Tips to reduce your page load time

It is widely accepted that fast-loading pages improve the user experience. In recent years, many sites have started using AJAX techniques to reduce latency. Rather than round-trip through the server retrieving a completely new page with every click, often the browser can either alter the layout of the page instantly or fetch a small amount of HTML, XML, or javascript from the server and alter the existing page. In either case, this significantly decreases the amount of time between a user click and the browser finishing rendering the new content.

However, for many sites that reference dozens of external objects, the majority of the page load time is spent in separate HTTP requests for images, javascript, and stylesheets. AJAX probably could help, but speeding up or eliminating these separate HTTP requests might help more, yet there isn't a common body of knowledge about how to do so.

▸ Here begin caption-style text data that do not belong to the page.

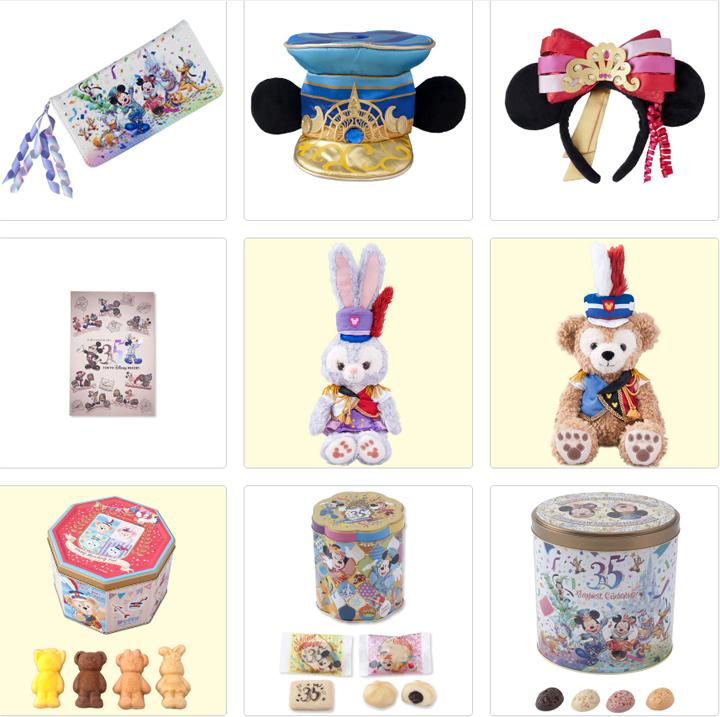 tokyodisneyresort-35-goods-02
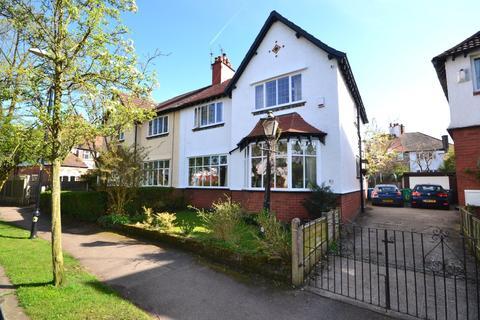 4 bedroom semi-detached house for sale - Claude Road, Chorlton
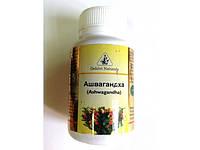 Ашваганда экстракт, Ашвагандха, Ashwagandha, Dehlvi Naturals. Избавит от переутомления, вернёт Вам силы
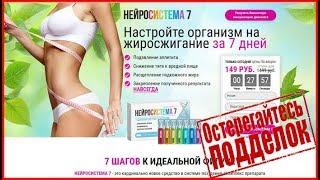 постер к видео НЕЙРОСИСТЕМА 7 для похудения цена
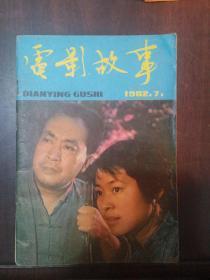 电影故事 1982 7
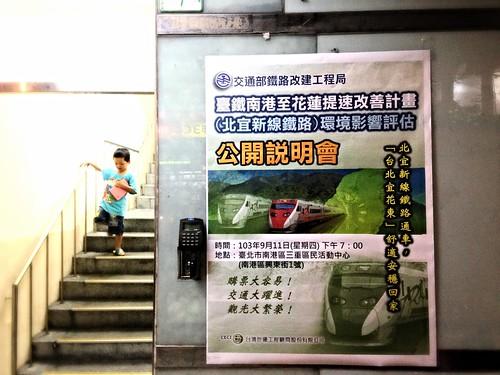 北宜新線南港說明會在三重區民活動中心舉行。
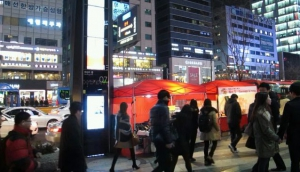 Street side tents or 'Pochas'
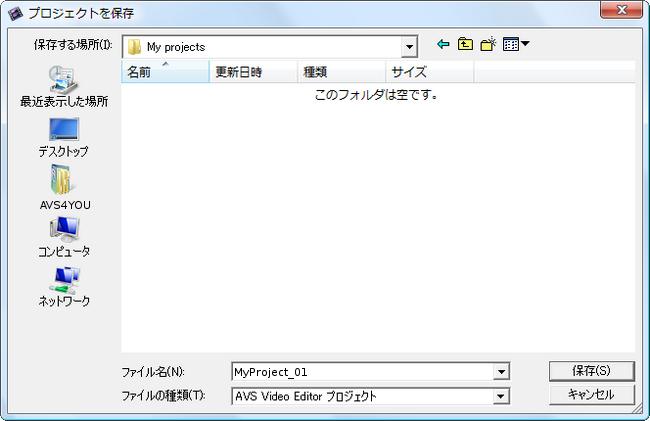 AVS Video Editor でプロジェクトと動画を保存する方法。ステップ 1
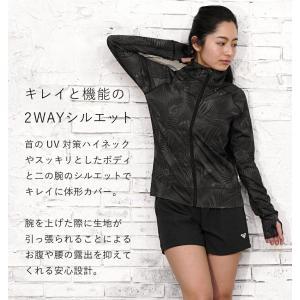 ラッシュガード レディース HeleiWaho ヘレイワホ 長袖 ジップアップ フードなし UPF50+ で UVカット と 大きいサイズ で 体型カバー|aqrosnetshop|05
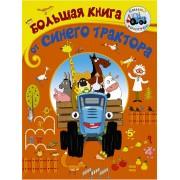 Велика книга від Синього трактора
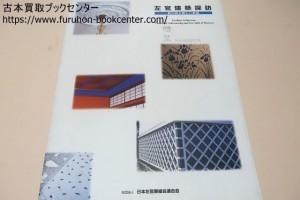 左官建築探訪・Excellent architecture・匠の技と新しい表現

Try some of the following:

  • Turn on HTTP keepalives for external objects. Otherwise you add an extra round-trip for every HTTP request. If you are worried about hitting global server connection limits, set the keepalive timeout to something short, like 5-10 seconds. Also look into serving your static content from a different webserver than your dynamic content. Having thousands of connections open to a stripped down static file webserver can happen in like 10 megs of RAM total, whereas your main webserver might easily eat 10 megs of RAM per connection.

  • Load fewer external objects. Figure out how to globally reference the same one or two javascript files and one or two external stylesheets instead of many; try preprocessing them when you publish them. If your UI uses dozens of tiny GIFs all over the place, consider switching to CSS, which tends to not need so many of these.

  • If your users regularly load a dozen or more uncached or uncachable objects per page, consider evenly spreading those objects over four hostnames. This usually means your users can have 4x as many outstanding connections to you. Without HTTP pipelining, this results in their average latency dropping to about 1/4 of what it was before.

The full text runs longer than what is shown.